2. The training method according to claim 1, wherein the operation and maintenance disabling word stock is obtained by:

Acquiring a plurality of first operation text data;

3. The training method according to claim 1, wherein labeling the entity in the preprocessed historical operation and maintenance text data and the entity type corresponding to the entity to obtain a labeling result comprises:

4. The training method of claim 3, further comprising, after extracting the entity and the entity type from the first historical operation and maintenance text data using a predetermined pattern:

5. The training method of claim 3, wherein labeling the entity in the preprocessed historical operation and maintenance text data and the entity type corresponding to the entity to obtain a labeling result comprises:

6. The training method of claim 5, wherein determining the entity and entity type of the second historical operation and maintenance text data based on the extracted entity and entity type comprises:

7. The training method of claim 1, wherein the preprocessed historical operation and maintenance text data comprises part-of-speech tagging results; training to obtain an entity extraction model according to the preprocessed historical operation and maintenance text data and the labeling result, wherein the entity extraction model comprises the following steps:

8. A method of entity extraction, comprising:

acquiring operation and maintenance text data;

wherein the entity extraction model is obtained according to the training method of any one of claims 1-7.
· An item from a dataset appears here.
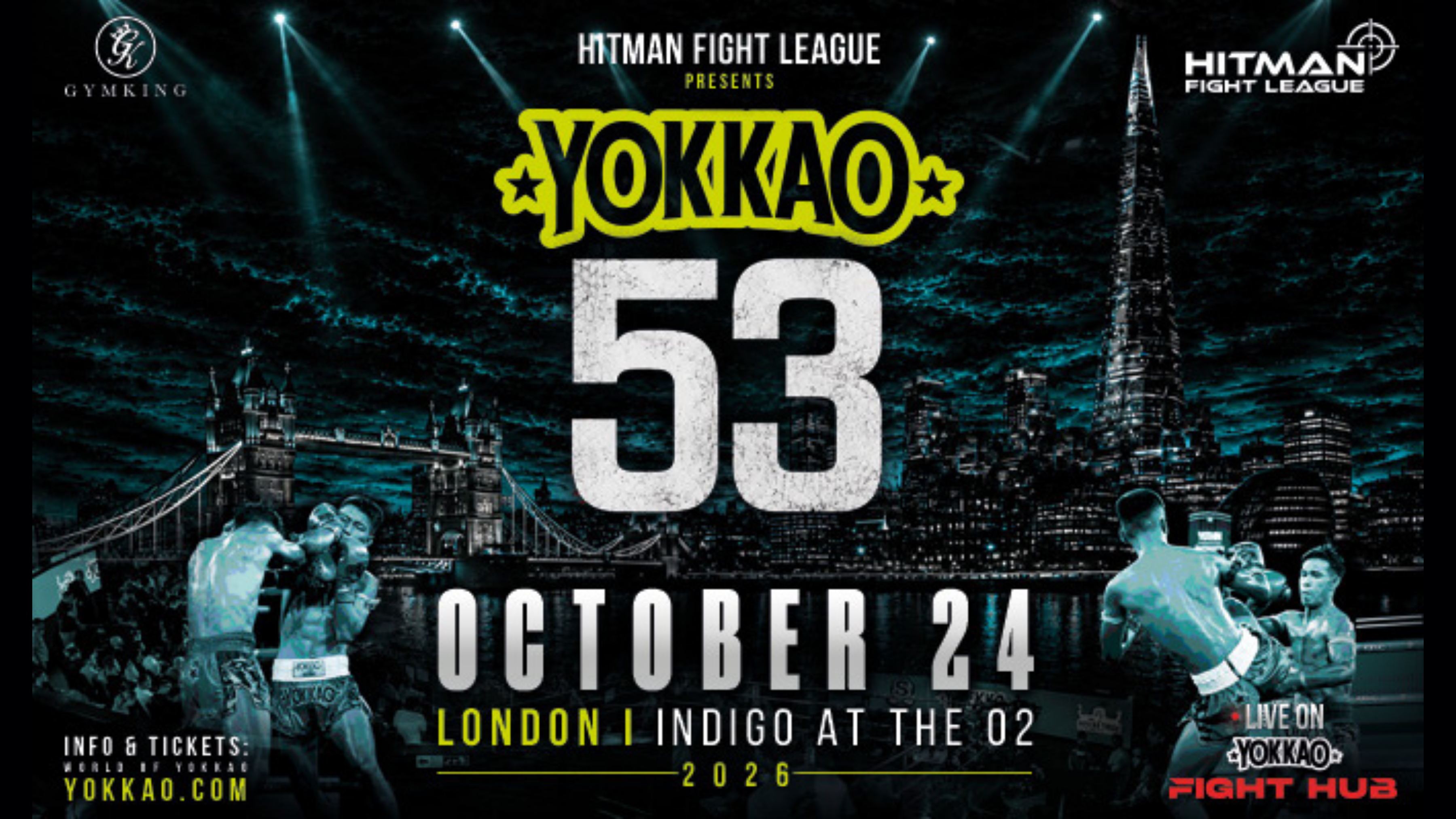 Hitman Fight League - Yokkao 53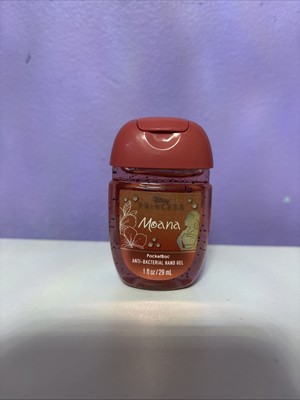 【Moana】バスアンドボディーワークスxディズニー　ハンドサニタイザー Bath & Body Works X Disney Princess Moana Hand Sanitizer | eBay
9. A training device for entity extraction models, comprising:

10. An apparatus for entity extraction, comprising:

the second acquisition module acquires operation and maintenance text data;

wherein the entity extraction model is obtained by using the training method of any one of claims 1-7.

11. An electronic device, comprising:

one or more processors;

storage means for storing one or more programs,

when executed by the one or more processors, causes the one or more processors to implement the method of any of claims 1-8.

12. A computer readable medium, on which a computer program is stored, characterized in that the program, when being executed by a processor, implements the method according to any of claims 1-8.